简体   繁体   English

如何优化用其他栅格区域平均值替换栅格 nan 值的 Python 循环

[英]How to optimize a Python loop that replaces raster nan values with other raster region mean values

I need to read 2 rasters, one a satellite image (target) and the other regions of this image (segmentation).我需要读取 2 个栅格,一个是卫星图像(目标),另一个是该图像的其他区域(分割)。 The target image present numeric values and nans.目标图像呈现数值和 nans。 The segmentation image are regions, in which each pixel with the same value are from the same region, eg, all pixels with value 1 are from segment 1.分割图像是区域,其中具有相同值的每个像素都来自同一区域,例如所有值为1的像素都来自segment 1。

Based on that, I would like to calculate the mean value for each segment that contains nans and replace the nan calues by the segment mean value.基于此,我想计算包含 nans 的每个段的平均值,并用段平均值替换 nan calues。 If I have a segment of 5 pixels and target image has the values (2,nan,4,4,2), the nan value must be replaced by 3.如果我有一个 5 像素的片段并且目标图像具有值 (2,nan,4,4,2),则 nan 值必须替换为 3。

I have writen a script that does this.我写了一个脚本来做到这一点。 However the code is very slow at the FOR loop when I am processing large images.但是,当我处理大图像时,FOR 循环中的代码非常慢。 Based on that, I would like to know how can the loop be improved in performance.基于此,我想知道如何提高循环的性能。

import numpy
import rasterio

### returns which pixels are nan
def get_gaps(img):
    gaps = numpy.argwhere( numpy.isnan( img ) )
    return( gaps )

def fill(img_targ, gaps_targ, img_seg1):
    ### Get which segments contains NA on target image
    indices_gap_targ = numpy.array( list( zip(gaps_targ[:,0], gaps_targ[:,1] ) ) )
    segments_targ = img_seg1[ indices_gap_targ[:,0], indices_gap_targ[:,1] ]
    segments_targ = numpy.unique( segments_targ[~numpy.isnan( segments_targ )] )

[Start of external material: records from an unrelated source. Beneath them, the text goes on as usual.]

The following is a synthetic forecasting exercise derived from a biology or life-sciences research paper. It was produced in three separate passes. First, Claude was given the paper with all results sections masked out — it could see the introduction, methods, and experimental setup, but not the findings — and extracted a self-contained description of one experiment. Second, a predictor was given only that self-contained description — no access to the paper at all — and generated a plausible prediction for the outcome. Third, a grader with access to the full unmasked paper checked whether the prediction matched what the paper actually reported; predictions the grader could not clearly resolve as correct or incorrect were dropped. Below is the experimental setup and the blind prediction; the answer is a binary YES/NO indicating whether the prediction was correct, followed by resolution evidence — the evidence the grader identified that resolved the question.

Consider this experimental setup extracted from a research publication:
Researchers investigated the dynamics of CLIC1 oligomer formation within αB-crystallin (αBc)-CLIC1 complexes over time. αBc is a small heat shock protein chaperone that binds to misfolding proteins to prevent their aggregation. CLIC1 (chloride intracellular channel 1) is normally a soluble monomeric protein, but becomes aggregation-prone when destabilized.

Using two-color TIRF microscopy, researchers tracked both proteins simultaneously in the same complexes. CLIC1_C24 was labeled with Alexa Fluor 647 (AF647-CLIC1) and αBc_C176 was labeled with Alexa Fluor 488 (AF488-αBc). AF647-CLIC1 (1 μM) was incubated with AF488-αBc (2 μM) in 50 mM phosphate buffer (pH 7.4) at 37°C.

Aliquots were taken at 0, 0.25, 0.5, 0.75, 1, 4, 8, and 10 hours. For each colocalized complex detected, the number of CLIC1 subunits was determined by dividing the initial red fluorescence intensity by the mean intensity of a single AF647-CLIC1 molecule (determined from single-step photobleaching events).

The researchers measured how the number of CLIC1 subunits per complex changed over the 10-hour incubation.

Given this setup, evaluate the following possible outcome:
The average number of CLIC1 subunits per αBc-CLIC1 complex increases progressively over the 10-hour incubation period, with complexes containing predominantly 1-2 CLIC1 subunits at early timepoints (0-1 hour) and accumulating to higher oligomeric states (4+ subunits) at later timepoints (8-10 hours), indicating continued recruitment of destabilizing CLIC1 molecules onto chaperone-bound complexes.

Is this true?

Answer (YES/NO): NO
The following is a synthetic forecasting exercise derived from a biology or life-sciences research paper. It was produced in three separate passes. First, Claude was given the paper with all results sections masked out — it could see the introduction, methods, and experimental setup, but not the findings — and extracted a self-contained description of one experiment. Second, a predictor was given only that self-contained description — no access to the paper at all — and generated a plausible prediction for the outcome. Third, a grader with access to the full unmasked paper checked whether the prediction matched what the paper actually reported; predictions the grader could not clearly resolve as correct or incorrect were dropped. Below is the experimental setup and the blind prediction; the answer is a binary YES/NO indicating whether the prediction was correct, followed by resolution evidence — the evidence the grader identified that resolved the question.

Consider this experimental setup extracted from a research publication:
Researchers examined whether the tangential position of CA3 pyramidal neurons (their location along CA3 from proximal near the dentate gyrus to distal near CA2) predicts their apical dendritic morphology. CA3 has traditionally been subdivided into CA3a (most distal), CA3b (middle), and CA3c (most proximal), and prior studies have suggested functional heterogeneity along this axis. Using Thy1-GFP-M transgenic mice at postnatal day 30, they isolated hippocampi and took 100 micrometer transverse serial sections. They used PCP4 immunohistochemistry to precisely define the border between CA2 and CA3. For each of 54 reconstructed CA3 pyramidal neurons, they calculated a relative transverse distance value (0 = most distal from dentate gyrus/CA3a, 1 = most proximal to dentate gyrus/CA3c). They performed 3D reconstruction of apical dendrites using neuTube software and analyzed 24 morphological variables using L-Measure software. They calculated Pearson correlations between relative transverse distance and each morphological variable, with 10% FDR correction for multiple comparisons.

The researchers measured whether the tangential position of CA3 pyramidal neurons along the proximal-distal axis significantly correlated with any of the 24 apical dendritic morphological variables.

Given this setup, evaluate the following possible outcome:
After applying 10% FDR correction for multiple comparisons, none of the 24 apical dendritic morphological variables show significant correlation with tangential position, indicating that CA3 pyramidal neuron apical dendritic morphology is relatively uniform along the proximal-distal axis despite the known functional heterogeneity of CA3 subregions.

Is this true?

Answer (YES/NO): YES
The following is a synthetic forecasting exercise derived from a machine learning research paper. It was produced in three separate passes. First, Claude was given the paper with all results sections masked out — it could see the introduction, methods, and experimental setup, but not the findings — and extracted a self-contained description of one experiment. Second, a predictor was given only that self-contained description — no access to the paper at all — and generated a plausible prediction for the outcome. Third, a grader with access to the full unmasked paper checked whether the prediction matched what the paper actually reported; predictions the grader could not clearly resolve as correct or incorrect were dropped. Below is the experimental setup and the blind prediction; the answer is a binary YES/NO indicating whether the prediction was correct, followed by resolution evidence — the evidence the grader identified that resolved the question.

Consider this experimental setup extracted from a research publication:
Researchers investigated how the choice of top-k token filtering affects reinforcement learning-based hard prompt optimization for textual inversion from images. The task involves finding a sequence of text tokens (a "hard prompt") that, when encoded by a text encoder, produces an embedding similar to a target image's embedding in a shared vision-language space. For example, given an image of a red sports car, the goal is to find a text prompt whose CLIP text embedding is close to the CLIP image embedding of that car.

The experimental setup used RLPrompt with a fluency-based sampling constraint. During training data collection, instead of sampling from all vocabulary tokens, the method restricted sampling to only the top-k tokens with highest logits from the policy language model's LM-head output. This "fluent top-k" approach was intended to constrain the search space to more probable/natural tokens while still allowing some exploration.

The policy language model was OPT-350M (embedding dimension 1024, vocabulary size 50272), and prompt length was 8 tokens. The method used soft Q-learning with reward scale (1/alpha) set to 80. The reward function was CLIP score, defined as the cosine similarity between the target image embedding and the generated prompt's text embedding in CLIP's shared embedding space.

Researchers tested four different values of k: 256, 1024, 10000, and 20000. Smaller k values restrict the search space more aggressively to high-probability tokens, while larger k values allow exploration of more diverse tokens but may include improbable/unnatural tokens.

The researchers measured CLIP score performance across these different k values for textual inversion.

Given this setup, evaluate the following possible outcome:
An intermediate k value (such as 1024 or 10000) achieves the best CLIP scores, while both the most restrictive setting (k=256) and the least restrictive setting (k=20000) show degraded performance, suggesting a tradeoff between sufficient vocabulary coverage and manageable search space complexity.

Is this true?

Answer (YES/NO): YES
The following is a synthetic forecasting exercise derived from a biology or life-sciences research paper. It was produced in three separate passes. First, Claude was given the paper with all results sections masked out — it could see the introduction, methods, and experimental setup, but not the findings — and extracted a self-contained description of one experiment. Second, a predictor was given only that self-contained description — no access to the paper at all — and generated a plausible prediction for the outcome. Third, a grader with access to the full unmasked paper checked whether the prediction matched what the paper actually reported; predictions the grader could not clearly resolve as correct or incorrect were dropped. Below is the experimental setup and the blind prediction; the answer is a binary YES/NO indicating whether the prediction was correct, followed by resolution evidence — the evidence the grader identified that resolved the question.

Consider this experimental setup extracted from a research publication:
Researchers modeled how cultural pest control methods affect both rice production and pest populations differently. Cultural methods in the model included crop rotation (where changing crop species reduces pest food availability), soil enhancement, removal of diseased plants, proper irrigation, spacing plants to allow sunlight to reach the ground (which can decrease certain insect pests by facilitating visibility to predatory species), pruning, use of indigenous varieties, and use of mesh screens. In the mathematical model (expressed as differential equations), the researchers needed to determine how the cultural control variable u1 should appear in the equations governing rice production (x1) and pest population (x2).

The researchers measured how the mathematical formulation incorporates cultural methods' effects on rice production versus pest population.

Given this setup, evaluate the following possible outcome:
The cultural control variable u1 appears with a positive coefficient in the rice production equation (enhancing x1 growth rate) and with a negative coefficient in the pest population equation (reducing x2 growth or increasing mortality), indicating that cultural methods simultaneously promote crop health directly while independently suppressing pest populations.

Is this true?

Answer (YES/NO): YES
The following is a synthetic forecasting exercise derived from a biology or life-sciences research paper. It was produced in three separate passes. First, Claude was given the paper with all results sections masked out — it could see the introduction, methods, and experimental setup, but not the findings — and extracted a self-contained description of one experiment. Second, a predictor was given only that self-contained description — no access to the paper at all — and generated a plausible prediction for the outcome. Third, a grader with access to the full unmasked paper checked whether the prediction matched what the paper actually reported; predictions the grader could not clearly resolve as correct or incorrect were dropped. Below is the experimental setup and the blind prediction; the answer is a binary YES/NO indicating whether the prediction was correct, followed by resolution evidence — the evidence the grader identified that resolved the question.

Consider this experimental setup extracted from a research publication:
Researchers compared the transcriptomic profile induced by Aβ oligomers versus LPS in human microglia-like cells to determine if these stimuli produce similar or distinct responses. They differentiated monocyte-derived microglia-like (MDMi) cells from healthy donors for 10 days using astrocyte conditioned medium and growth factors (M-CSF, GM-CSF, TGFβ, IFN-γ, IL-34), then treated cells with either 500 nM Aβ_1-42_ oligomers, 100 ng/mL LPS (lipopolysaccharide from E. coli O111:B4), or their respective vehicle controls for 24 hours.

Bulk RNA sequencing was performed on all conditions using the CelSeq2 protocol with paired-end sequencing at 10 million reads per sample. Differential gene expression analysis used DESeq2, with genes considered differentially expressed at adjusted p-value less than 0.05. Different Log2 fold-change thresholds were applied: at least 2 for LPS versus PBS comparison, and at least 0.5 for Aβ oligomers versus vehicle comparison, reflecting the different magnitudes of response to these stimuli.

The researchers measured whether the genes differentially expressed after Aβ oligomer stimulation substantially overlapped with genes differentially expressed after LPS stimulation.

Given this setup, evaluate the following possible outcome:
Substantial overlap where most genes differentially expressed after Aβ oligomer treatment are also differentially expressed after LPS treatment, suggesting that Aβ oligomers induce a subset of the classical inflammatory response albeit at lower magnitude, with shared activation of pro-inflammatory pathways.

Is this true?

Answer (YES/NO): NO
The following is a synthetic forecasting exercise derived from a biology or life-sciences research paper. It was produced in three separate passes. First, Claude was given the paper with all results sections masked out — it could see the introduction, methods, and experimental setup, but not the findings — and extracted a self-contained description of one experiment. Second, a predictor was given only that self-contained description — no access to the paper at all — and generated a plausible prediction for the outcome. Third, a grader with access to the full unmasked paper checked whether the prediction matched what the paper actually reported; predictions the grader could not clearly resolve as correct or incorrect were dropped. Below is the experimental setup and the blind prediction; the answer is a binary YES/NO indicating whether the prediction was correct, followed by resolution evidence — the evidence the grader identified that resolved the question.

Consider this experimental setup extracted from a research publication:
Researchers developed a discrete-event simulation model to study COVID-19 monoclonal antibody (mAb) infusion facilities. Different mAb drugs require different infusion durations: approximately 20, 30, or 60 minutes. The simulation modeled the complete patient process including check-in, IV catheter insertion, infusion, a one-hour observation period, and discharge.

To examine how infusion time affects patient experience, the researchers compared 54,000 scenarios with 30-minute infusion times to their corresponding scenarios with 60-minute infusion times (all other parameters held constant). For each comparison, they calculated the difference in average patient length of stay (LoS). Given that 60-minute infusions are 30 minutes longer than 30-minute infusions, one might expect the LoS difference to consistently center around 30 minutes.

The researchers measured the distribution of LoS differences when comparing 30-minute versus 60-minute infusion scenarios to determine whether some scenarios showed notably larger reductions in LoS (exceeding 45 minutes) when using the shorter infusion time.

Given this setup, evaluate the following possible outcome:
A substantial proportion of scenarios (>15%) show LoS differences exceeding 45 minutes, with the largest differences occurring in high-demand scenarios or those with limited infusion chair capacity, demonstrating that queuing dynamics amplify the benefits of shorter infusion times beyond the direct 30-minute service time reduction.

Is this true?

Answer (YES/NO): NO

    for seg in segments_targ:
        ### Get seg pixel position
        seg_pixels = numpy.nonzero( img_seg1 == seg )
        seg_indices = numpy.array( list( zip(seg_pixels[:][0], seg_pixels[:][1] ) ) )
        ### Get targ pix values
        targ_values_seg = img_targ[ seg_indices[:,0], seg_indices[:,1] ]
        ### Check if any is not nan otherwise it will not have any value to use as mean
        if( numpy.any( ~numpy.isnan(targ_values_seg) ) ):
            ### Get nan position and replace by mean value
            nan_pos = numpy.isnan( targ_values_seg )
            img_targ[ seg_indices[:,0][nan_pos], seg_indices[:,1][nan_pos] ] = numpy.nanmean(targ_values_seg)
    return img_targ

input_targ_filename = "/home/path/target.tif"
input_seg1_filename = "/home/path/segmentation.tif"

with rasterio.open(input_targ_filename) as dataset:
    img_targ = dataset.read(1)
    img_targ[ img_targ < -100000 ] = numpy.nan
    kwargs = dataset.meta

with rasterio.open(input_seg1_filename) as dataset:
    img_seg1 = dataset.read(1)
    img_seg1[ img_seg1 < -100000 ] = numpy.nan

gaps_targ = get_gaps(img_targ)
img_filled = fill(img_targ, gaps_targ, img_seg1)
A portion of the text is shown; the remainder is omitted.